What to do:
Copy out every row below word for word, including each one's answer, and leave out the pictures.
Begin Material shown
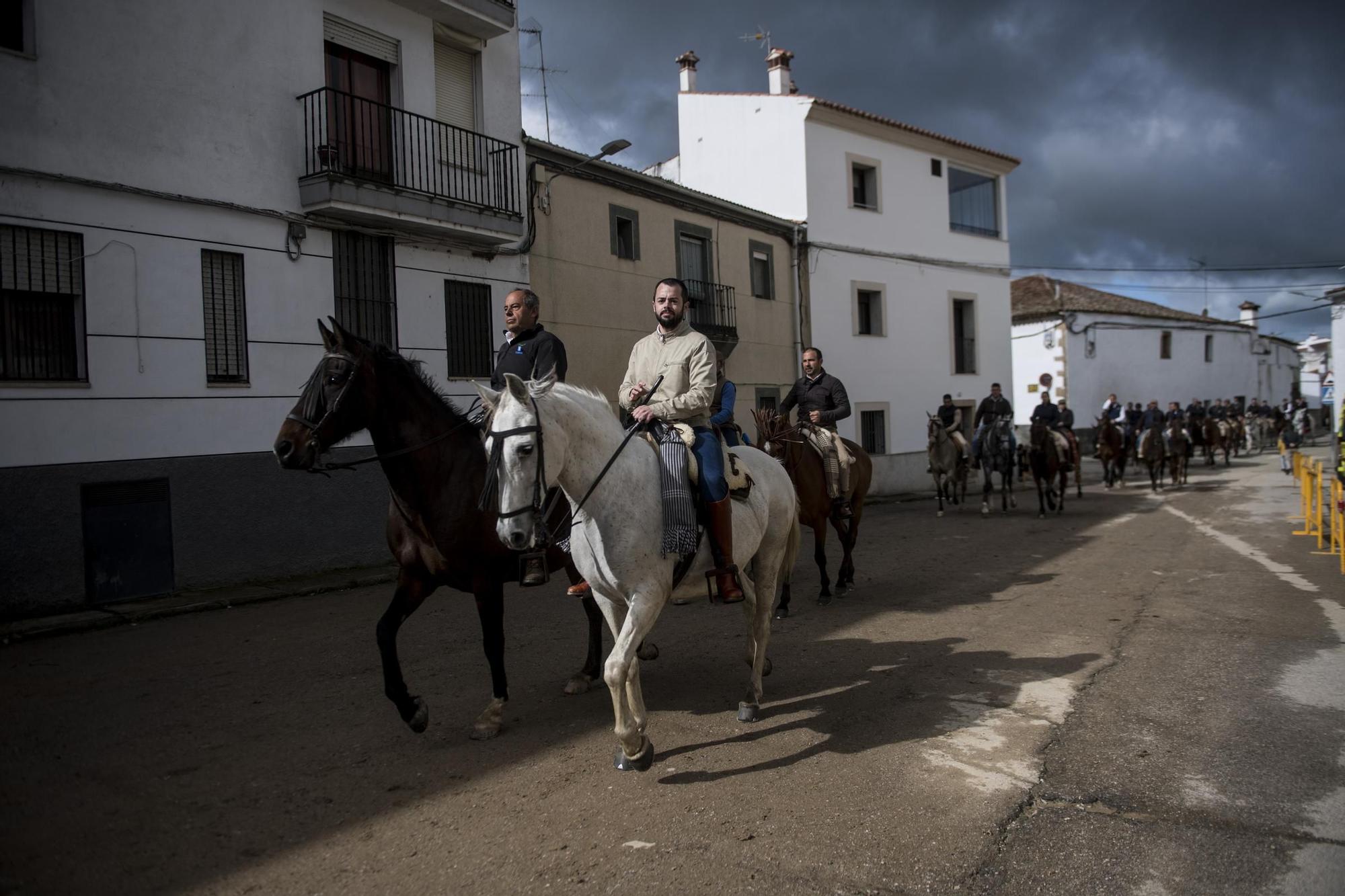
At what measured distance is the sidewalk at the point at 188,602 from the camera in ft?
26.4

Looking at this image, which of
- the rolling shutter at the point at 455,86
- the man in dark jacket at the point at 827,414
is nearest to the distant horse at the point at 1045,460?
the man in dark jacket at the point at 827,414

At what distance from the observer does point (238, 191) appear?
10555 millimetres

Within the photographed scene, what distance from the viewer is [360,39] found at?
12203 millimetres

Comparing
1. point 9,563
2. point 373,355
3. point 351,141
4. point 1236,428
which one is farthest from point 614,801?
point 1236,428

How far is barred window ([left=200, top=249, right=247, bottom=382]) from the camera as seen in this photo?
10.3 m

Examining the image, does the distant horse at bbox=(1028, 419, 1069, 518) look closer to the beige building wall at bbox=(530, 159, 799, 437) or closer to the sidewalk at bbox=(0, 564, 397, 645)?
the beige building wall at bbox=(530, 159, 799, 437)

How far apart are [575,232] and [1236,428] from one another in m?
28.1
End Material shown
Expected answer:
At what measured distance is the sidewalk at the point at 188,602 from the camera in ft?
26.4

Looking at this image, which of
- the rolling shutter at the point at 455,86
- the man in dark jacket at the point at 827,414
is nearest to the distant horse at the point at 1045,460?
the man in dark jacket at the point at 827,414

At what distance from the observer does point (238, 191) appear?
10555 millimetres

Within the photographed scene, what distance from the viewer is [360,39] found at?
12203 millimetres

Comparing
1. point 9,563
2. point 373,355
3. point 351,141
4. point 1236,428
which one is farthest from point 614,801?
point 1236,428

How far is barred window ([left=200, top=249, right=247, bottom=382]) from the camera as seen in this photo?
10.3 m

Examining the image, does the distant horse at bbox=(1028, 419, 1069, 518) look closer to the beige building wall at bbox=(530, 159, 799, 437) or closer to the sidewalk at bbox=(0, 564, 397, 645)?
the beige building wall at bbox=(530, 159, 799, 437)

How far apart are [575,232] and [1236,428] from one another in m?
28.1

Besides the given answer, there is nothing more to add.